Provided text:
· · · · ·
Jordan’s Discord Points to Wider Crisis

What may appear to be just a squabble in Jordan’s royal family in fact represents the seeds of a broader regional crisis. Prince Hamzah bin Hussein, the 41-year-old half-brother of Jordan’s King Abdullah II, is being detained and censured on grounds of questionable “activities and movements.” This internal domestic schism within Jordan has roots in a regional transformation in the aftermath of the Abraham Accords, normalizing diplomatic relations between Israel and the Gulf Arab states. These new Arab ties with Israel threaten long-held Jordanian prerogatives in managing Jerusalem’s holy sites. They also point to a growing disconnect between the policies of King Abdullah’s government and the Jordanian people, placing the issue of Palestinian statehood at the forefront of Middle East stability.

The announcement by Ayman Safadi, Jordan’s deputy prime minister and foreign minister, that investigations by Jordan’s army and intelligence services had uncovered evidence that Prince Hamzah had helped incite prominent Jordanian figures and conferred with foreign entities abroad in a conspiracy to undermine the authority of the king came as a shock to many long-time Middle East observers.

While Safadi avoided using the term “coup” in his announcement, the reaction of Jordanian security services in confronting Prince Hamzah had all the trappings of a countercoup response. According to the Jordanian Army Chief of Staff, Maj. Gen. Yousef Huneiti, Prince Hamzah had not been arrested, but rather had been asked to “limit his movements.” In response, Prince Hamzah issued two videos openly criticizing the king and his inner circle, specifically calling them out for a pattern of corruption, nepotism, and an inability to tolerate dissent. “It has reached the point,” Prince Hamzah said, “where no one is able to speak or express an opinion on anything without being bullied, arrested, harassed and threatened. I am making this recording to make it clear that I’m not part of any conspiracy or nefarious organization or foreign-backed group as is always the claim here for anyone who speaks out.”

Prince Hamzah’s statements were intended to counter accusations by Safadi that the prince was colluding with “someone with links to foreign security services” who had, among other things, offered to provide an airplane to fly Prince Hamzah’s wife and children to safety in an undisclosed country. Safadi cited this specific incident as evidence that Prince Hamzah was engaged in “suspicious activities” involving “outside groups” designed to destabilize Jordan.

The spy-versus-spy aspect of Safadi’s narrative gained more credence when Roy Shaposhnik, an Israeli citizen based in the UK, acknowledged that he had offered to transport Prince Hamzah’s wife and children to his home in the UK, acting as a “close personal friend” of the prince. Shaposhnik operates a company, Global Mission Support Services, which, according to his LinkedIn page, operates “in the seam between the political and commercial realms,” enabling “governmental and corporate entities to pursue opportunities in some of the world’s most challenging regions.”
· · · · ·
Work to complete:
[a] Duplicate the passage of the text on Jordan's royal discord from "What may appear" to "Middle East stability.", keeping every word as it appears.
[b] Write the next part of the text on Jordan's royal discord, picking up right after its last sentence.
The records that follow have no connection to the text about Jordan's royal family.

[Stored data entries]
· · · · ·
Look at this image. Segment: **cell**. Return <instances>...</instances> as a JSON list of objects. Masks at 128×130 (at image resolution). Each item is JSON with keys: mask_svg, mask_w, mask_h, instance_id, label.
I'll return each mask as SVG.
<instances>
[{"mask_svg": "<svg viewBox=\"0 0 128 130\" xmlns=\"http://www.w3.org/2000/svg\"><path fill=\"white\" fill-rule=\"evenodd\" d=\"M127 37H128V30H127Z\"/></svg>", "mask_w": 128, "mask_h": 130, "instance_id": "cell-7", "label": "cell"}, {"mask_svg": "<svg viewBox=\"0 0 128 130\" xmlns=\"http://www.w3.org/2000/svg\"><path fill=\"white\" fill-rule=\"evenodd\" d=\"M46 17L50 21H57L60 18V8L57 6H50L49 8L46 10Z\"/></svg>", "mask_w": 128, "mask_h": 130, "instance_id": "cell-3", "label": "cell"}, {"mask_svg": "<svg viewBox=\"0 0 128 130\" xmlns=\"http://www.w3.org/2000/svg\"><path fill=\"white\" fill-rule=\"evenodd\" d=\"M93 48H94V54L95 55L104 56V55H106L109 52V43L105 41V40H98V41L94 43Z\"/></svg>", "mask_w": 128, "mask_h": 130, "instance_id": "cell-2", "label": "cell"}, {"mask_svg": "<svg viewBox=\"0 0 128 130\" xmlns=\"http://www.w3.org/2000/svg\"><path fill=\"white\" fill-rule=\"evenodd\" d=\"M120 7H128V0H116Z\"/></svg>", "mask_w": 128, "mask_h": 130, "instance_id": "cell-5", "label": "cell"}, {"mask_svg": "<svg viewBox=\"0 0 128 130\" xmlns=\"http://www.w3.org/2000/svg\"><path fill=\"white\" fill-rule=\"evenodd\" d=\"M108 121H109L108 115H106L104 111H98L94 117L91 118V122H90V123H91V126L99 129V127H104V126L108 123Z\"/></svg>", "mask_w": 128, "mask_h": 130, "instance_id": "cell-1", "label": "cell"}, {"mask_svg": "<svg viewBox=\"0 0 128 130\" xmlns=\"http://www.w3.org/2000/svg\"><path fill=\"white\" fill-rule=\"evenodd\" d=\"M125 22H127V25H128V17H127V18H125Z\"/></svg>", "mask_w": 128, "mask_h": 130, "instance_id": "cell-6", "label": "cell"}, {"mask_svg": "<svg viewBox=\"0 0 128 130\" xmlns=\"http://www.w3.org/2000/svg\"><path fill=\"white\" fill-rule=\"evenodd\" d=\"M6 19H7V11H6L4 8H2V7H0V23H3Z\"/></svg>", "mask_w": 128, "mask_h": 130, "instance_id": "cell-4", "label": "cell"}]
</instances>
· · · · ·
Results for the exercise:
[a]
What may appear to be just a squabble in Jordan’s royal family in fact represents the seeds of a broader regional crisis. Prince Hamzah bin Hussein, the 41-year-old half-brother of Jordan’s King Abdullah II, is being detained and censured on grounds of questionable “activities and movements.” This internal domestic schism within Jordan has roots in a regional transformation in the aftermath of the Abraham Accords, normalizing diplomatic relations between Israel and the Gulf Arab states. These new Arab ties with Israel threaten long-held Jordanian prerogatives in managing Jerusalem’s holy sites. They also point to a growing disconnect between the policies of King Abdullah’s government and the Jordanian people, placing the issue of Palestinian statehood at the forefront of Middle East stability.

[b]
But the picture painted by Safadi of a frustrated royal pursuing his personal ambition at the expense of Jordanian stability seems at odds with the public persona of Prince Hamzah. As the eldest son of King Hussein’s marriage to Queen Noor, Prince Hamzah was appointed crown prince when King Abdullah came to the throne in 2004. However, King Abdullah later revoked this appointment, selecting his own eldest son, Prince Hussein bin Abdullah, as crown prince instead.

While the machinations of the Jordan’s royal court provide a convenient narrative to paint Prince Hamzah as a spurned royal seeking revenge, the reality is much different. By all accounts, Prince Hamzah accepted the naming of Prince Hussein to crown prince with grace, and, instead of preparing to succeed King Abdullah, he focused on trying to better the lives of average Jordanian citizens. This work made him extremely popular with the various tribes in Jordan that serve as the traditional power base for the ruling Hashemite dynasty.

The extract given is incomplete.